* _SET OF TASKS_
(1) In the md-cache improvements post, reproduce the passage from "[Date Prev][Date Next][Thread" to "harness them appropriately.", swapping "dentries" for "directory entries".
(2) According to the md-cache improvements post, what does a call to inode_invalidate result in?

[EXCERPTED TEXT]

Re: md-cache improvements

[Date Prev][Date Next][Thread Prev][Thread Next][Date Index][Thread Index]

 





On Thu, Aug 11, 2016 at 9:31 AM, Raghavendra G <raghavendra@xxxxxxxxxxx> wrote:
Couple of more areas to explore:
1. purging kernel dentry and/or page-cache too. Because of patch [1], upcall notification can result in a call to inode_invalidate, which results in an "invalidate" notification to fuse kernel module. While I am sure that, this notification will purge page-cache from kernel, I am not sure about dentries. I assume if an inode is invalidated, it should result in a lookup (from kernel to glusterfs). But neverthless, we should look into differences between entry_invalidation and inode_invalidation and harness them appropriately.

2. Granularity of invalidation. For eg., We shouldn't be purging page-cache in kernel, because of a change in xattr used by an xlator (eg., dht layout xattr). We have to make sure that [1] is handling this. We need to add more granularity into invaldation (like internal xattr invalidation, user xattr invalidation, entry invalidation in kernel, page-cache invalidation in kernel, attribute/stat invalidation in kernel etc) and use them judiciously, while making sure other cached data remains to be present.

[/EXCERPTED TEXT]
[DATASET ENTRIES]

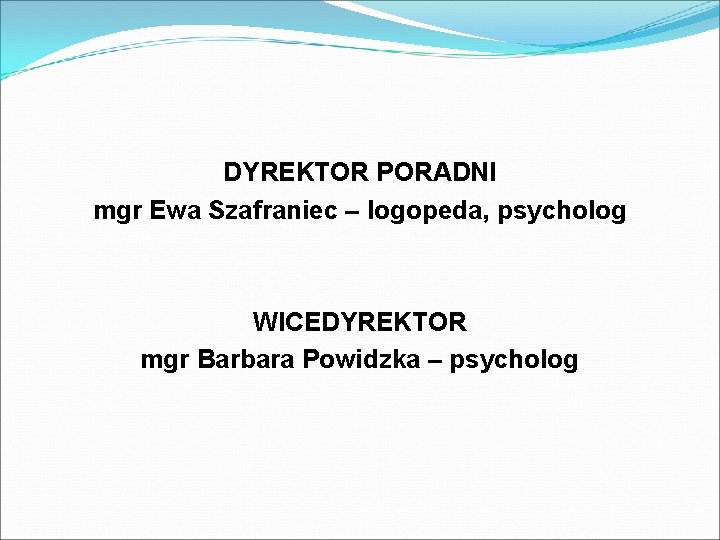 DYREKTOR PORADNI
mgr Ewa Szafraniec – logopeda, psycholog

WICEDYREKTOR
mgr Barbara Powidzka – psycholog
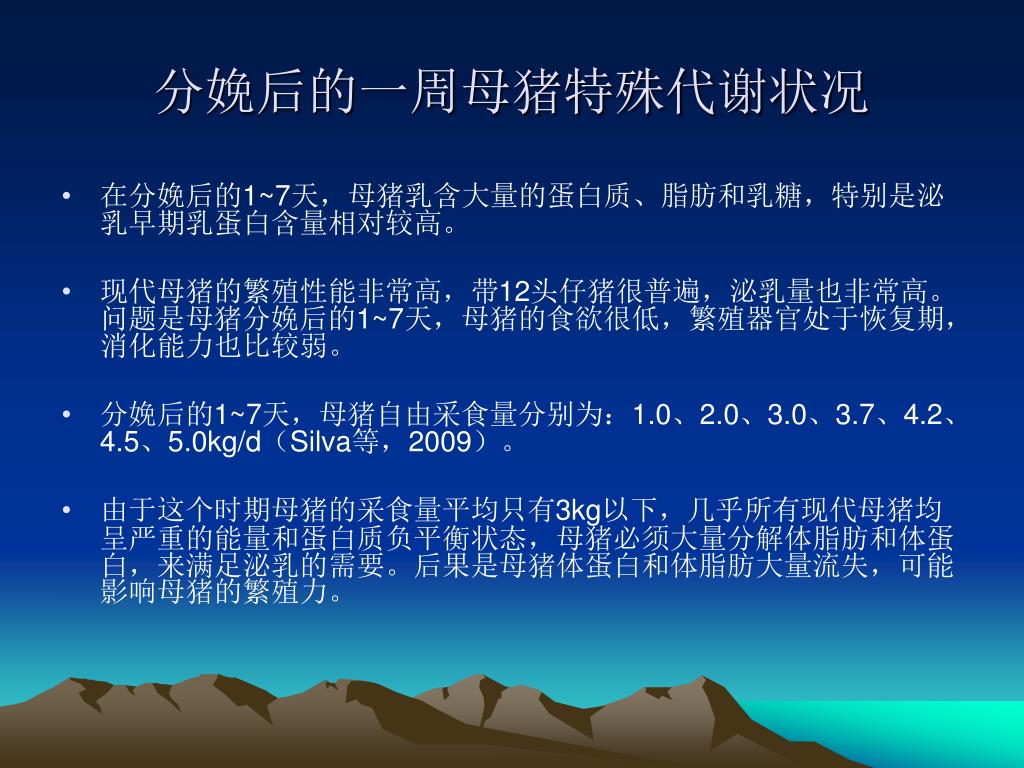 分娩后的一周母猪特殊代谢状况

• 在分娩后的1~7天，母猪乳含大量的蛋白质、脂肪和乳糖，特别是泌乳早期乳蛋白含量相对较高。

• 现代母猪的繁殖性能非常高，带12头仔猪很普遍，泌乳量也非常高。问题是母猪分娩后的1~7天，母猪的食欲很低，繁殖器官处于恢复期，消化能力也比较弱。

• 分娩后的1~7天，母猪自由采食量分别为：1.0、2.0、3.0、3.7、4.2、4.5、5.0kg/d（Silva等，2009）。

• 由于这个时期母猪的采食量平均只有3kg以下，几乎所有现代母猪均呈严重的能量和蛋白质负平衡状态，母猪必须大量分解体脂肪和体蛋白，来满足泌乳的需要。后果是母猪体蛋白和体脂肪大量流失，可能影响母猪的繁殖力。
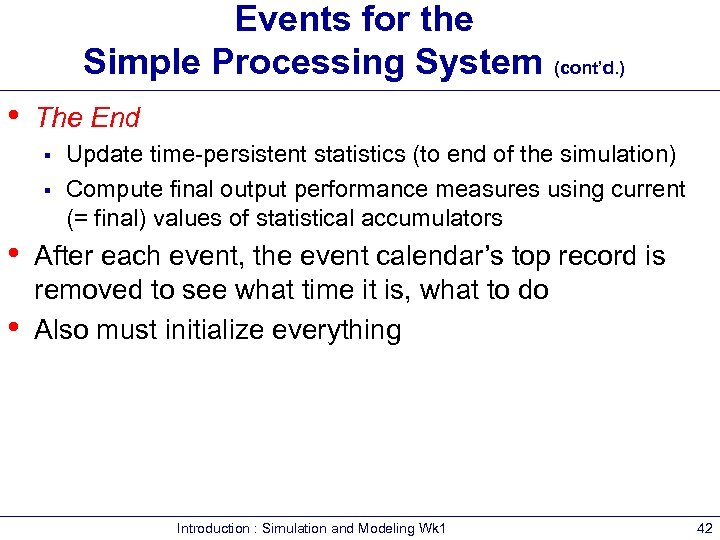 Events for the
Simple Processing System (cont'd.)

• The End
▪ Update time-persistent statistics (to end of the simulation)
▪ Compute final output performance measures using current (= final) values of statistical accumulators

• After each event, the event calendar's top record is removed to see what time it is, what to do

• Also must initialize everything

Introduction : Simulation and Modeling Wk1 42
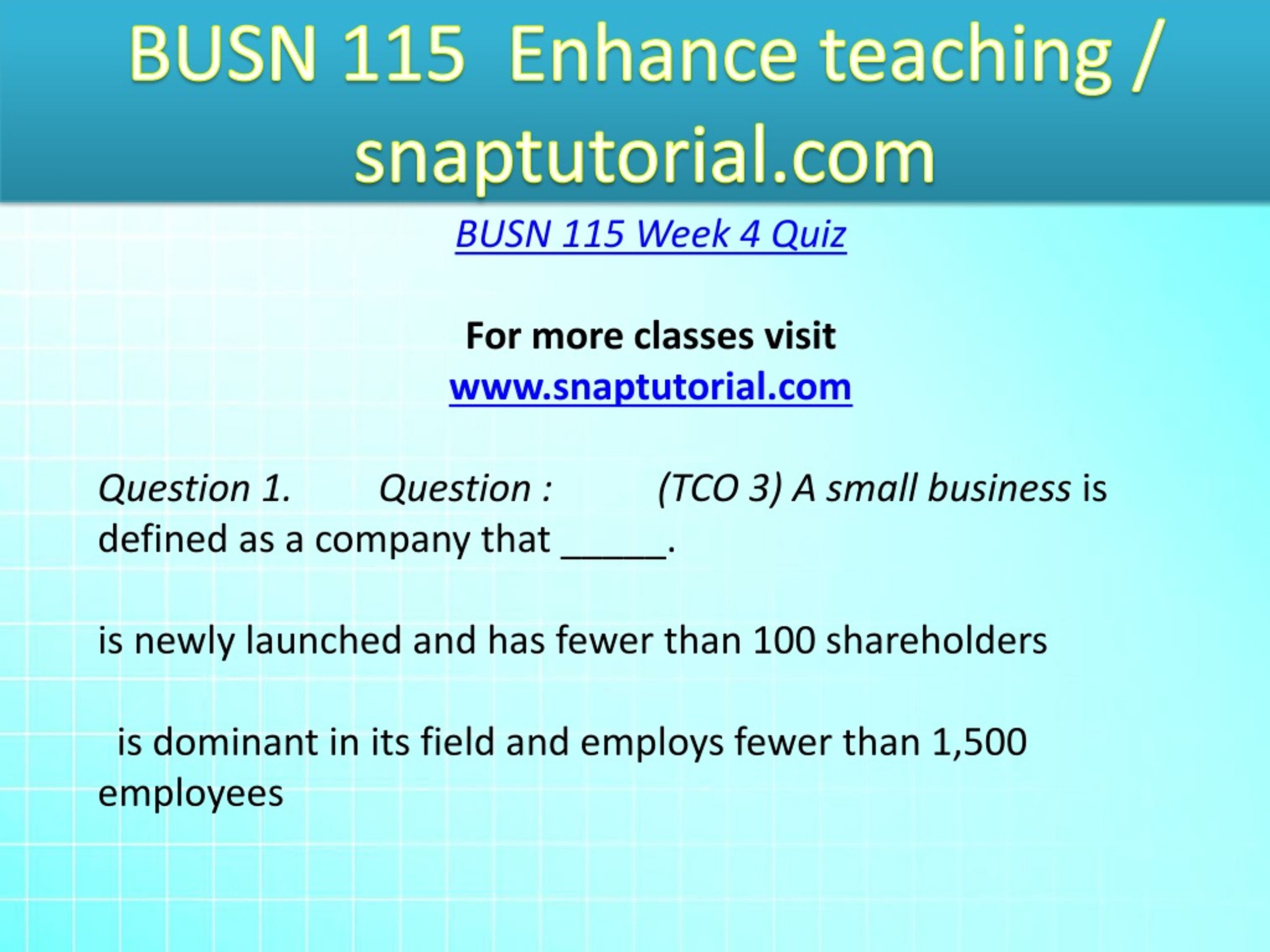 BUSN 115 Enhance teaching / snaptutorial.com

BUSN 115 Week 4 Quiz

For more classes visit
www.snaptutorial.com

Question 1. Question : (TCO 3) A small business is defined as a company that _____.

is newly launched and has fewer than 100 shareholders

is dominant in its field and employs fewer than 1,500 employees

[/DATASET ENTRIES]

* _EXPECTED RESPONSES_
(1)
[Date Prev][Date Next][Thread Prev][Thread Next][Date Index][Thread Index]

 





On Thu, Aug 11, 2016 at 9:31 AM, Raghavendra G <raghavendra@xxxxxxxxxxx> wrote:
Couple of more areas to explore:
1. purging kernel dentry and/or page-cache too. Because of patch [1], upcall notification can result in a call to inode_invalidate, which results in an "invalidate" notification to fuse kernel module. While I am sure that, this notification will purge page-cache from kernel, I am not sure about directory entries. I assume if an inode is invalidated, it should result in a lookup (from kernel to glusterfs). But neverthless, we should look into differences between entry_invalidation and inode_invalidation and harness them appropriately.

(2) An "invalidate" notification to the fuse kernel module.